T - limits the generalisability and overall effectiveness of CBT as a treatment for schizophrenia, as it cannot be successfully applied to all individuals suffering from the disorder, reducing its value as a standalone intervention
P - time-consuming & costly
E - involves regular one-to-one sessions over several months, often requiring 20 or more sessions delivered by a highly trained specialist therapist. This makes CBT expensive to provide, particularly within public healthcare systems such as the NHS, where resources are limited. As a result, many patients may experience long waiting lists or may not be offered CBT at all, reducing access to the treatment.
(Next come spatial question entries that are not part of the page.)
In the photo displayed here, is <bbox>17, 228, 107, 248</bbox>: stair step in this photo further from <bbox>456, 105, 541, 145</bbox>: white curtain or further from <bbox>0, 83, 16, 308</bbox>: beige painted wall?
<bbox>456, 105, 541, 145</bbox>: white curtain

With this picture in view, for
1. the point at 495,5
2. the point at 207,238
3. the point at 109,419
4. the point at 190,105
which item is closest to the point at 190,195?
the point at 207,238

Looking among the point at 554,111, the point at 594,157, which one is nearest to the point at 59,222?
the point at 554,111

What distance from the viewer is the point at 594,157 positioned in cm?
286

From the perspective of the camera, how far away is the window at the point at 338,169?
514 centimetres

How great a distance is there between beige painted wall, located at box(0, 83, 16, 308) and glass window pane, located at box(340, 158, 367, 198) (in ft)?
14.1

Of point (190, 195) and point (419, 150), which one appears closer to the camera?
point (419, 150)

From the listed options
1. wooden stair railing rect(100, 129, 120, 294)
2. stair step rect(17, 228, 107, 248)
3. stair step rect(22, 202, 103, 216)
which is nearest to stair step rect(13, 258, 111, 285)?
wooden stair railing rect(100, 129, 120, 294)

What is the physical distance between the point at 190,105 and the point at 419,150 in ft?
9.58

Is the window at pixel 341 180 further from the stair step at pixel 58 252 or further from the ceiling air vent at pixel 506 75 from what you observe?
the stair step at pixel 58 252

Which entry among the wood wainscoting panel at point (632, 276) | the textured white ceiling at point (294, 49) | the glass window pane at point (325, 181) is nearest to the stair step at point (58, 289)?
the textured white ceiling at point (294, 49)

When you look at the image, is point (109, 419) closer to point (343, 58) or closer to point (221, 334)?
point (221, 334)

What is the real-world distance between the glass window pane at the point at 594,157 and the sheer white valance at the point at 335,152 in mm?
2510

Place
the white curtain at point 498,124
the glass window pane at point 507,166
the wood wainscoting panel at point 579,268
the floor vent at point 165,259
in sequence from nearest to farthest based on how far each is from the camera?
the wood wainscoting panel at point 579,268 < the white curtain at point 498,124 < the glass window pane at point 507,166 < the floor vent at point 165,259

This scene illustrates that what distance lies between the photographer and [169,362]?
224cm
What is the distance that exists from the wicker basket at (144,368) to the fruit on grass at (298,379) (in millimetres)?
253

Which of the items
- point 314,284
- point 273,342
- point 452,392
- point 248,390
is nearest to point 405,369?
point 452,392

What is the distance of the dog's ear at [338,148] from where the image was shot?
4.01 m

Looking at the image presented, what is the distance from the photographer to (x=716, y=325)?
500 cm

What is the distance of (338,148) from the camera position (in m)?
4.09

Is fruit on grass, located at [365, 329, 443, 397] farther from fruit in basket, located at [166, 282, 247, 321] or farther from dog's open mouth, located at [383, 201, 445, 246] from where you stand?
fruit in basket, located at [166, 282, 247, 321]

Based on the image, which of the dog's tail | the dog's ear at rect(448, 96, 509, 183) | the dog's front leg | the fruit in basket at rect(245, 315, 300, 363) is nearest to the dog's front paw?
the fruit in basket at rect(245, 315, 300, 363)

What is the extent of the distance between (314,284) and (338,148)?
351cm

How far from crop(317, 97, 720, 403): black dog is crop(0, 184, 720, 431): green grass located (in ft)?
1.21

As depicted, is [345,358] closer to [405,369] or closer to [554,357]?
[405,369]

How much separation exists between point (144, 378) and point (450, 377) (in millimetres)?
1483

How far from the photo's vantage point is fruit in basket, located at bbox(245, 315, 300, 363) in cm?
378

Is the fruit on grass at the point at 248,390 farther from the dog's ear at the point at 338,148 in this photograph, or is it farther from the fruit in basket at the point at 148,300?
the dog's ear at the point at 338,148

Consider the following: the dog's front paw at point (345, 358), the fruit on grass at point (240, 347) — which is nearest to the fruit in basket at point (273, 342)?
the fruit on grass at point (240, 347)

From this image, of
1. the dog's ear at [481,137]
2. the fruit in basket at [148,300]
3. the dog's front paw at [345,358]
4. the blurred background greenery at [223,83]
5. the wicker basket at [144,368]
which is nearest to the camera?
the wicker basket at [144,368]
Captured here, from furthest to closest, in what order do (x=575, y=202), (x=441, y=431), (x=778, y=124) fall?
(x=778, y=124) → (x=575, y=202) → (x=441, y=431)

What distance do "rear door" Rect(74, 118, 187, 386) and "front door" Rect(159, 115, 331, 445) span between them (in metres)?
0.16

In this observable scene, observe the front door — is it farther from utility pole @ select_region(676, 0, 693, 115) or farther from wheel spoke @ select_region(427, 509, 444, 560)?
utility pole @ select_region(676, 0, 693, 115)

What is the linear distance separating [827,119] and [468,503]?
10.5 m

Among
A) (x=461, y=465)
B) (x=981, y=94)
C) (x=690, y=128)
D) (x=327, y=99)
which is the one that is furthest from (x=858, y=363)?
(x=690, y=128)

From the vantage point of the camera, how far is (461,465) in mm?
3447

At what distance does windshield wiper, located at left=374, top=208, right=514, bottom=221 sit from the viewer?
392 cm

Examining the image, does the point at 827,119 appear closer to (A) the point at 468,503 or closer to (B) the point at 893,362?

In contrast, antipsychotic medication is quicker and cheaper to administer and can be prescribed to a large number of patients simultaneously.
T - factors often result in patients dropping out before completing the full course, which reduces the overall effectiveness of CBT in clinical practice. High attrition rates mean that the promising symptom reductions observed in research studies may not be replicated in real-world settings, as patients who remain in therapy are often those who are more motivated or less severely ill. Consequently, the practical applicability and generalisability of CBT as a widespread treatment for schizophrenia are limited, despite its demonstrated efficacy under ideal conditions.